Texte =

::::::::::

Pour Anne-Marie Escoiffier sénatrice PRG, le respect de la vie privé est menacé à l'heure du numérique

Publié le par PRG

PARIS, 3 juin 2009 (AFP) - Le Sénat s'alarme, dans un rapport d'information publié mercredi, des menaces contre le droit à la vie privée induites par l'apparition de "nouvelles mémoires numériques" qui collectent des données permettant de suivre un individu dans le temps et l'espace.

"Le droit au respect de la vie privée est aujourd'hui menacé", a déclaré le sénateur centriste Yves Détraigne (Marne) en présentant à la presse, avec Anne-Marie Escoffier (Aveyron, PRG/RDSE) les conclusions d'un groupe de travail sur "la vie privée à l'heure des mémoires numériques" installé par la commission des lois du Sénat.

"Une demande accrue de sécurité conduit nos concitoyens à une plus grande acceptation des systèmes de surveillance numériques à des fins de contrôle", relève le sénateur. Il a évoqué "l'augmentation du nombre de fichiers de police" évalués à 58 par le groupe de travail et la tendance à "l'interconnexion des fichiers".

Il a également mis en lumière les menaces "liées au confort qu'offrent les nouvelles technologies" entraînant "un manque de vigilance de nos concitoyens" sur "les nouveaux risques" qu'elle peuvent induire sur leur vie privée. Il a cité l'exemple des GPS ou des péages d'autoroute qui permettent de suivre les déplacements.

M. Détraigne a enfin évoqué les menaces liées aux développement des réseaux sociaux internet (Facebook, MySpace etc..) où l'internaute n'a pas forcément conscience que ses données deviennent "universelles dans le temps et l'espace".

Face à ces menaces, le groupe de travail a fait 15 recommandations visant à "faire du citoyen un +homo numericus+ libre et éclairé", "acteur de sa propre protection", selon Mme Escoffier. Il préconise aussi de renforcer les moyens de la Commission nationale de l'informatique et des libertés (Cnil) et de "compléter le cadre juridique actuel", notamment en "définissant des standards internationaux".

::::::::::

Données =
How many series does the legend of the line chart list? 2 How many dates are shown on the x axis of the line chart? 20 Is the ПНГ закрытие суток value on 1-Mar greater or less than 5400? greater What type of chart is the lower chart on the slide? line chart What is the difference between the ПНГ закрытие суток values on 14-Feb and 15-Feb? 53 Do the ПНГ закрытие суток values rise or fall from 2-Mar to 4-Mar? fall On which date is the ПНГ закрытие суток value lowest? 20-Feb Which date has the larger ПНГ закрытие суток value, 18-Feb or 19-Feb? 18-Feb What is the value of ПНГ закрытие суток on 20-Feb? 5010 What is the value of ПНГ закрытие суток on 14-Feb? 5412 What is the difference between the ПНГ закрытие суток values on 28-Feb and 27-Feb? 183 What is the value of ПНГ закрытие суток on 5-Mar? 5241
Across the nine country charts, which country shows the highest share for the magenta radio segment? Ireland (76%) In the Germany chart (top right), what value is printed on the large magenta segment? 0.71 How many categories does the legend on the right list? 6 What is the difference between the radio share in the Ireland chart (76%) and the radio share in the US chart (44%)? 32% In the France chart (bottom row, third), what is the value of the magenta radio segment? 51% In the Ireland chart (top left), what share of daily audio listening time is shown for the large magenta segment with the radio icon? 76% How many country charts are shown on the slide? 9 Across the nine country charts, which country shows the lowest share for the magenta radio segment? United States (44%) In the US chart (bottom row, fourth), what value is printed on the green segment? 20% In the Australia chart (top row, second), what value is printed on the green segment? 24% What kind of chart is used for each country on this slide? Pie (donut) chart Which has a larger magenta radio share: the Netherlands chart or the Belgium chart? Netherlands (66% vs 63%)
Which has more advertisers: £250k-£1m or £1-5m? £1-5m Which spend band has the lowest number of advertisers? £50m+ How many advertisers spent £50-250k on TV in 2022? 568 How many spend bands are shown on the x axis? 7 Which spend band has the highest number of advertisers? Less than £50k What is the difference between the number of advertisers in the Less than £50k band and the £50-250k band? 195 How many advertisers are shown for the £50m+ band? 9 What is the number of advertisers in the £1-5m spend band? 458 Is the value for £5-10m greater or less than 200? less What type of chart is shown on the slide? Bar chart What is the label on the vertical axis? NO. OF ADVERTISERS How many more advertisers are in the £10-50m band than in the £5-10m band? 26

::::::::::

Consigne =
Veuillez recopier mot pour mot le passage de l'article sur la vie privée à l'heure du numérique, en commençant par « PARIS, 3 juin » et en terminant par « temps et l'espace. ».

Réponse =
PARIS, 3 juin 2009 (AFP) - Le Sénat s'alarme, dans un rapport d'information publié mercredi, des menaces contre le droit à la vie privée induites par l'apparition de "nouvelles mémoires numériques" qui collectent des données permettant de suivre un individu dans le temps et l'espace.